[TEXTE À EXAMINER]
◆ ◆ ◆ ◆

L'action Krispy Kreme s'effondre de 68% alors que le partenariat avec McDonald's bat de l'aile et que les enquêtes pour fraude se multiplient
La chute de Krispy Kreme : l'effondrement d'un empire du donut
Sous la lumière fluorescente des comptoirs de restauration rapide à travers l'Amérique, les donuts signature glacés de Krispy Kreme étaient censés représenter un nouveau chapitre sucré de croissance. Au lieu de cela, ils sont devenus les symboles d'une crise d'entreprise qui a mis les investisseurs en débandade et les avocats à l'affût.
Depuis février, le cours de l'action de Krispy Kreme a chuté de près de 70 % suite à deux publications de résultats trimestriels désastreuses et à l'échec de son partenariat très médiatisé avec McDonald's. Cet effondrement a déclenché de multiples enquêtes pour fraude boursière, les actionnaires se demandant si l'entreprise a dissimulé des signes avant-coureurs de difficultés.

◆ ◆ ◆ ◆

[AVEC CES INFORMATIONS]
(a) Recopiez le passage de l'article sur Krispy Kreme qui commence par les mots contenant "Depuis février, le" et se termine par "avant-coureurs de difficultés.".
(b) Résumez plus brièvement le paragraphe de l'article sur Krispy Kreme qui débute par « Depuis février », en gardant ses faits principaux.

[DOCUMENTS FOURNIS]
◆ ◆ ◆ ◆

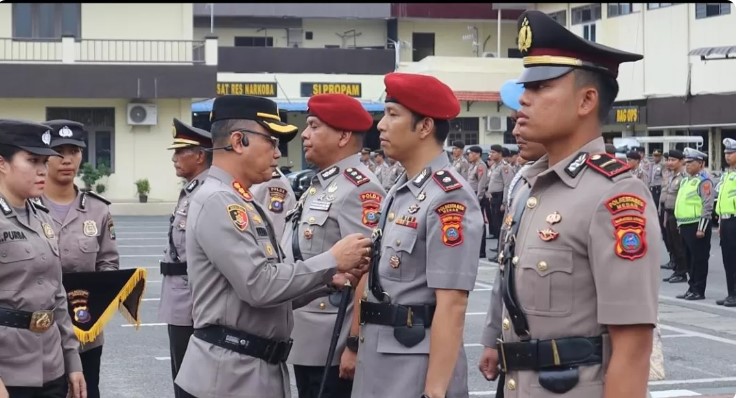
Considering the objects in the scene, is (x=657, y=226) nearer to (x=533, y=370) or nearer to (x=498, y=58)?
(x=533, y=370)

◆ ◆ ◆ ◆

[RÉPONSES]
(a)
Depuis février, le cours de l'action de Krispy Kreme a chuté de près de 70 % suite à deux publications de résultats trimestriels désastreuses et à l'échec de son partenariat très médiatisé avec McDonald's. Cet effondrement a déclenché de multiples enquêtes pour fraude boursière, les actionnaires se demandant si l'entreprise a dissimulé des signes avant-coureurs de difficultés.

(b) Depuis février, l'action Krispy Kreme a perdu près de 70 % après deux mauvaises publications trimestrielles et l'échec de son partenariat avec McDonald's. Cette chute a entraîné plusieurs enquêtes pour fraude boursière, les actionnaires se demandant si l'entreprise a caché des signes de difficultés.